Some arachnoiditis patients have been told that their eye problems resemble those seen in Multiple sclerosis.

One of the initial symptoms of MS may be optic neuritis, which causes episodes of blurred or double vision.

Other problems may include darkening of the vision, loss of colour perception and occasionally flashes.

Pain may occur and be aggravated by movement of the eye: this can be a dull ache or a sharp jab on eye movement.

Pain may precede visual loss or may coincide with it. Patients tend to describe the visual loss as " a curtain coming down", "blurring" or "white-out".

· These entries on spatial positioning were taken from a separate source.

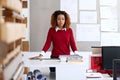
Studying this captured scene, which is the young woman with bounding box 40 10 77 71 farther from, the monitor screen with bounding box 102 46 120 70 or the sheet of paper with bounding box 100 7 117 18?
the sheet of paper with bounding box 100 7 117 18

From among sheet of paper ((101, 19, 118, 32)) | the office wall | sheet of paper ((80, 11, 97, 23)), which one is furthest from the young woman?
sheet of paper ((101, 19, 118, 32))

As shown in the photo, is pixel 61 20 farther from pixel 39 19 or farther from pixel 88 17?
pixel 88 17

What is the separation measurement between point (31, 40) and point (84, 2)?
1.22 m

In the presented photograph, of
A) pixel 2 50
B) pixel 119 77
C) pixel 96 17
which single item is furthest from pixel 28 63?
pixel 96 17

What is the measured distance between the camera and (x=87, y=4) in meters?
4.89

Paroxysmal Retrobulbar neuritis may occur, causing repeated but transitory blurred vision, which may recur several times a day or only occasionally.

The whole period of disturbed vision tends to last 3-8 weeks, the expected duration of an MS exacerbation.

Devic's syndrome is a combination of severe optic nerve involvement and spinal cord deficits; this is more common in Japanese people than in Europe.

Double vision in MS is relatively common and this arises notfrom the eyes, but from involvement of the cranial nerves. (more details on MS will be available in a separate article).